De
breedtegraad is samen met de
lengtegraad een
geografische positieaanduiding in
bolcoördinaten. De breedtegraad van een plek op Aarde is de hoek die de verbindingslijn tussen die plek en het middelpunt van de Aarde met het vlak van de
evenaar maakt. De breedtegraad varieert van 0° tot 90°, met de toevoeging NB (
noorderbreedte, ten noorden van de evenaar, op het
noordelijk halfrond) of ZB (
zuiderbreedte, ten zuiden van de evenaar, op het
zuidelijk halfrond). Een graad (°) wordt onderverdeeld in 60 minuten ('), een minuut wordt onderverdeeld in 60 seconden ("). Een minuut op een
grootcirkel komt overeen met een afstand van een
zeemijl of 1852 meter. Een graad komt overeen met een afstand van ongeveer 111 km. Een
parallel of breedtecirkel is de lijn die alle punten verbindt met dezelfde geografische breedte.
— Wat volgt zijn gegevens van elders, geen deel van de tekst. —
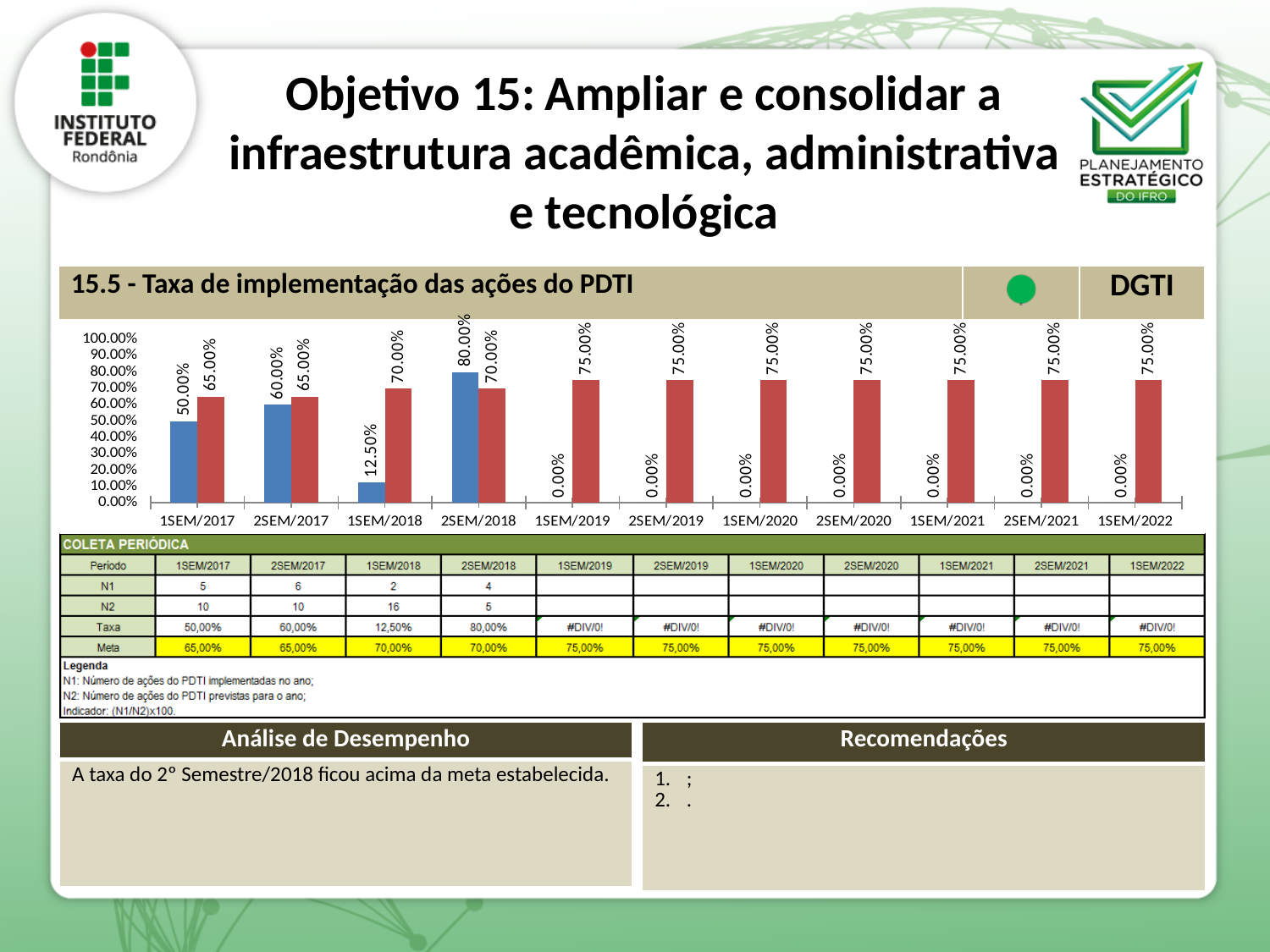
For 1SEM/2017, which is larger, the blue bar or the red bar? the red bar What type of chart is shown under '15.5 - Taxa de implementação das ações do PDTI'? bar chart How many periods are shown on the x axis of the chart? 11 What is the difference between the blue bar and the red bar for 2SEM/2018? 10.00% What is the value of the red bar for 1SEM/2017? 65.00% What is the value of the blue bar for 2SEM/2018? 80.00% What is the value of the red bar for 1SEM/2022? 75.00% Which period has the highest blue bar? 2SEM/2018 What is the value of the blue bar for 1SEM/2018? 12.50% What is the title of the chart? 15.5 - Taxa de implementação das ações do PDTI Do the red bar values rise or fall from 1SEM/2017 to 1SEM/2022? rise What is the difference between the blue bar values for 2SEM/2017 and 1SEM/2018? 47.50%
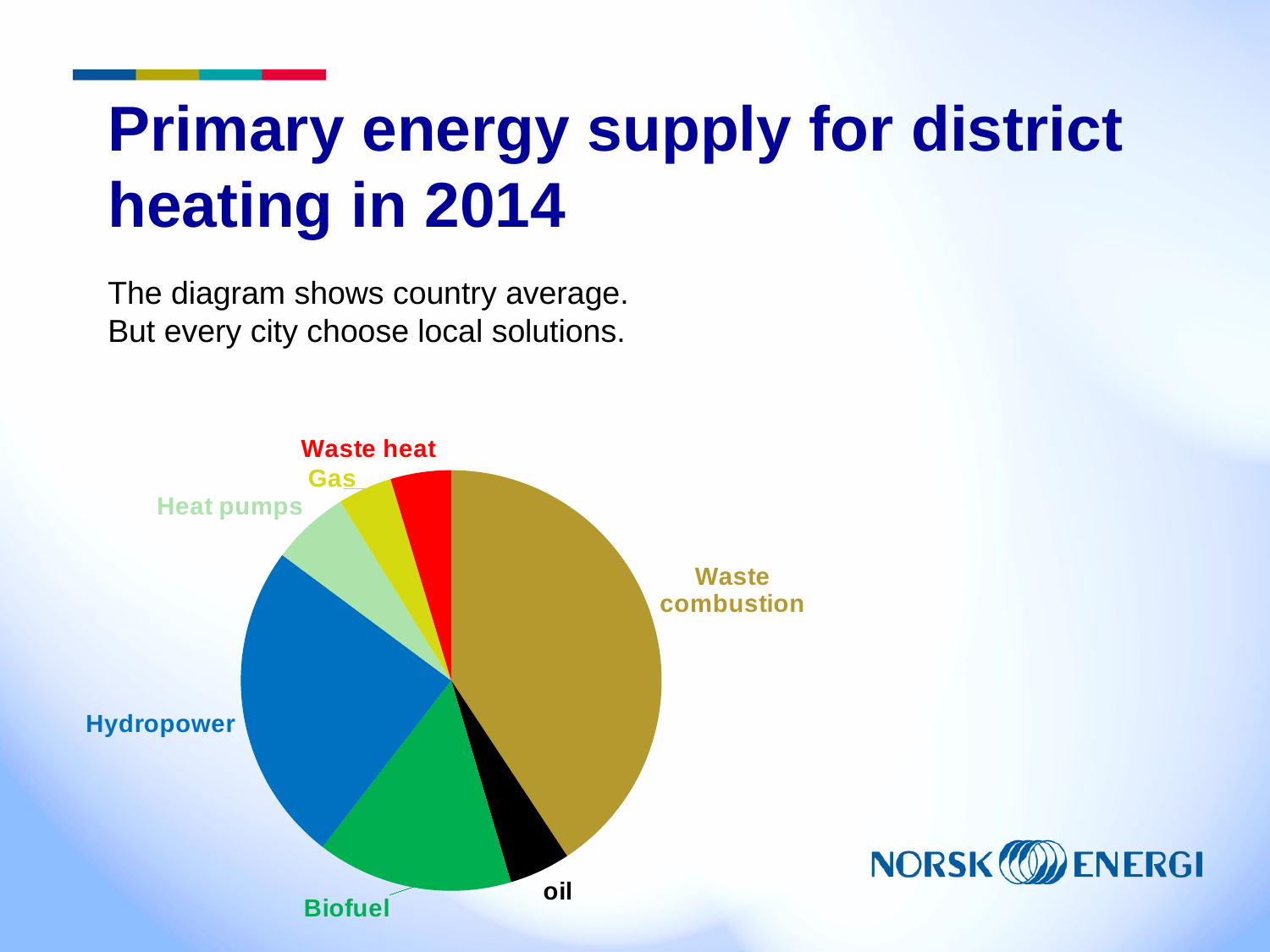
What kind of chart is shown on the slide? pie chart Which slice is larger, Biofuel or oil? Biofuel What is the title of the slide containing the pie chart? Primary energy supply for district heating in 2014 How many slices does the pie chart have? 7 What colour is the Hydropower slice in the pie chart? blue Which slice is larger, Waste combustion or Hydropower? Waste combustion Which slice is larger, Heat pumps or Gas? Heat pumps Which energy source has the largest slice of the pie chart? Waste combustion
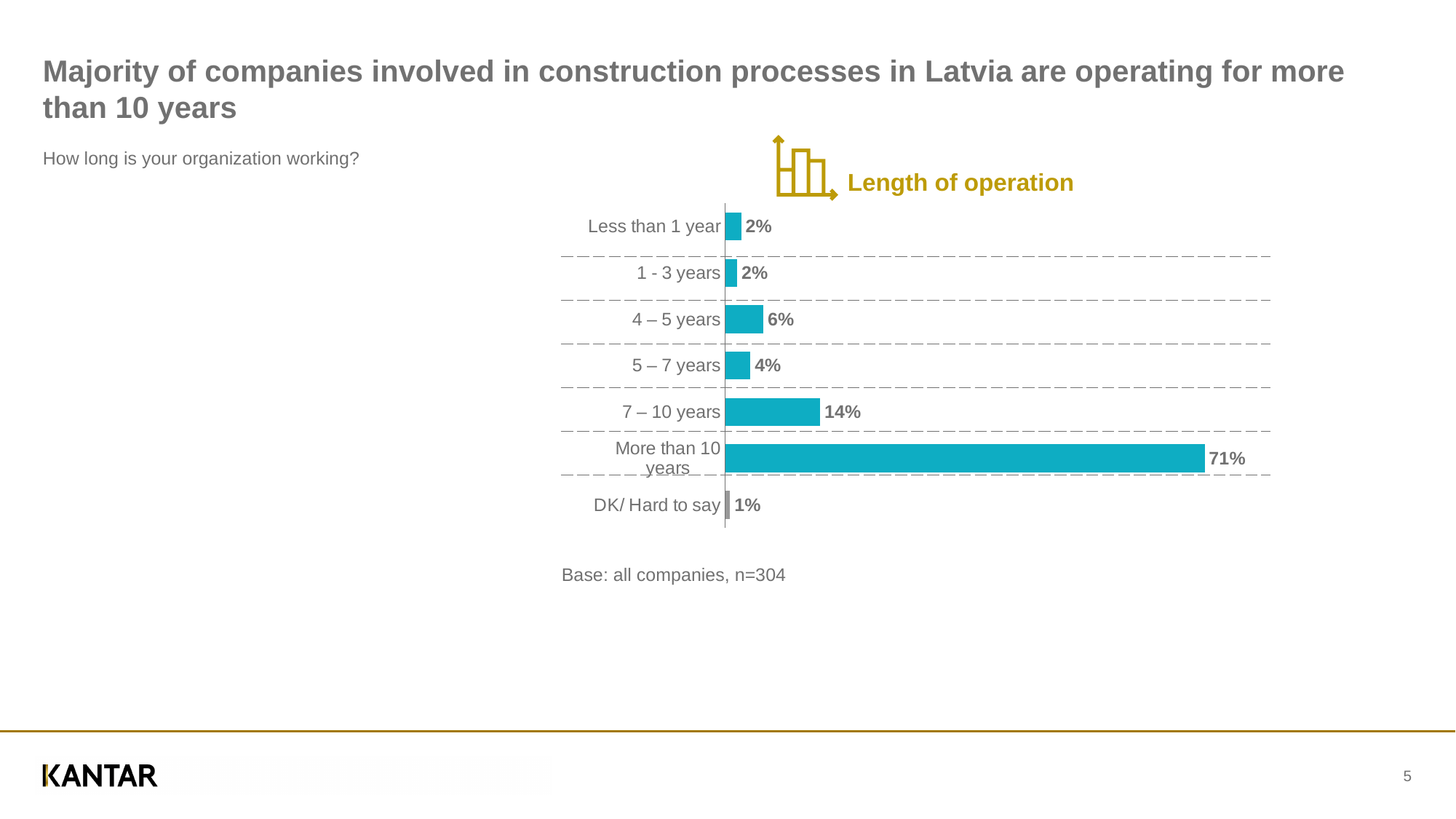
What is the title of the chart? Length of operation How many categories are shown in the chart? 7 What is the value for the 7 – 10 years category? 14% What kind of chart is shown on the slide? Bar chart What percentage of companies answered DK/ Hard to say? 1% What is the difference between the values for More than 10 years and 7 – 10 years? 57 percentage points Which is larger, the value for 4 – 5 years or the value for 5 – 7 years? 4 – 5 years What is the value for the 4 – 5 years category? 6% Which category has the lowest value? DK/ Hard to say What is the base size stated below the chart? n=304 Which category has the highest value? More than 10 years What percentage of companies have been operating for more than 10 years? 71%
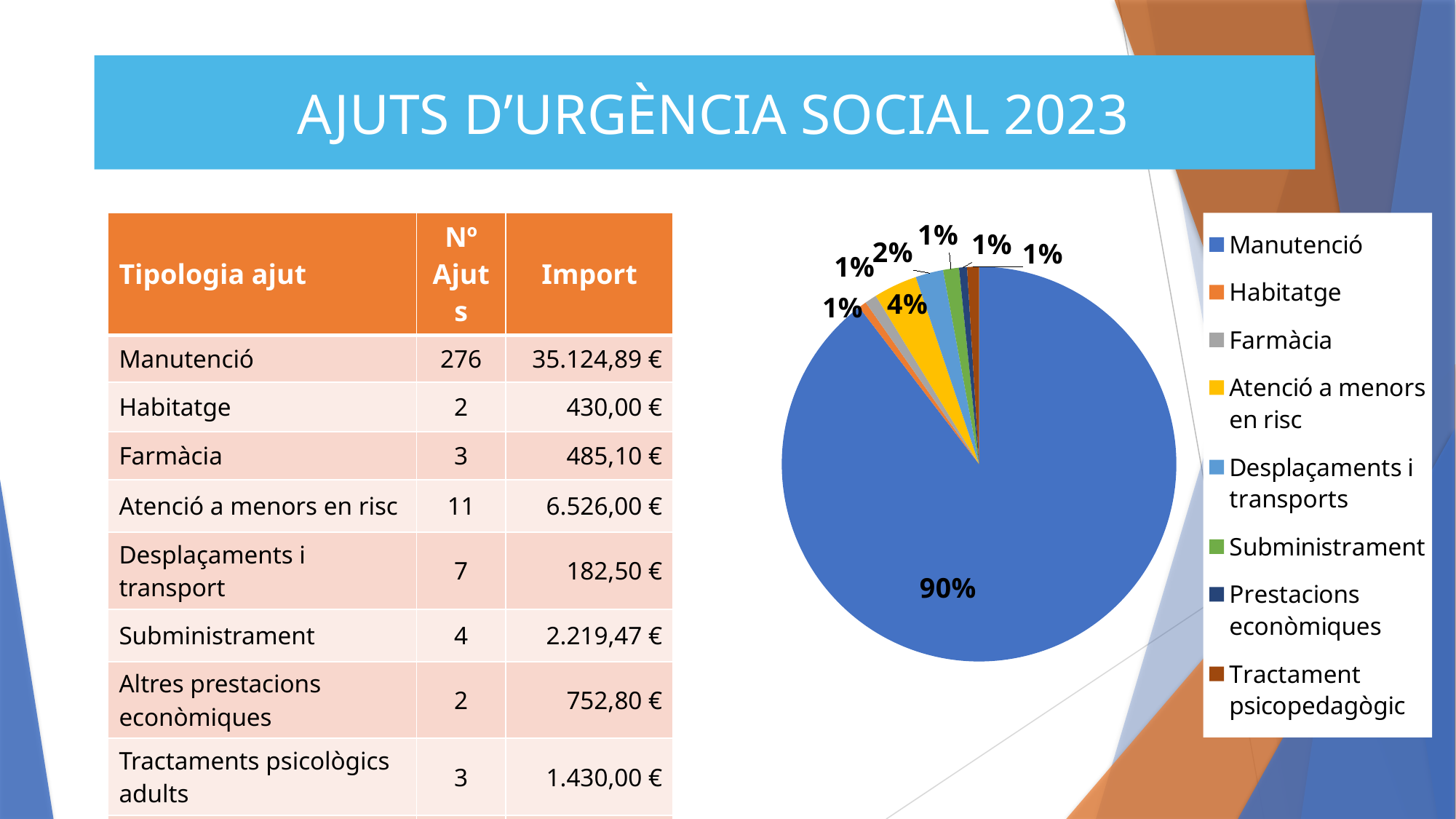
How many entries does the pie chart's legend list? 8 Which legend entry is shown in yellow? Atenció a menors en risc Which is larger in the pie chart, Atenció a menors en risc or Desplaçaments i transports? Atenció a menors en risc How many slices does the pie chart have? 8 What is the difference in percentage points between the Manutenció slice and the Atenció a menors en risc slice? 86% What percentage is shown for Desplaçaments i transports in the pie chart? 2% What percentage is shown for Atenció a menors en risc in the pie chart? 4% What percentage is shown for Habitatge in the pie chart? 1% What kind of chart is shown on the slide? pie chart What colour is the Manutenció slice in the pie chart? blue Which category has the largest slice in the pie chart? Manutenció What share of the pie does Manutenció represent? 90%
Alle parallellen lopen evenwijdig aan elkaar en zijn denkbeeldige horizontale lijnen in oost-westelijke richting over de aardbol. Afgezien van de
evenaar zijn dit
kleincirkels, waardoor de afstand van een minuut op een breedtecirkel afneemt met toenemende breedte, van een zeemijl op de evenaar tot nul op de
polen.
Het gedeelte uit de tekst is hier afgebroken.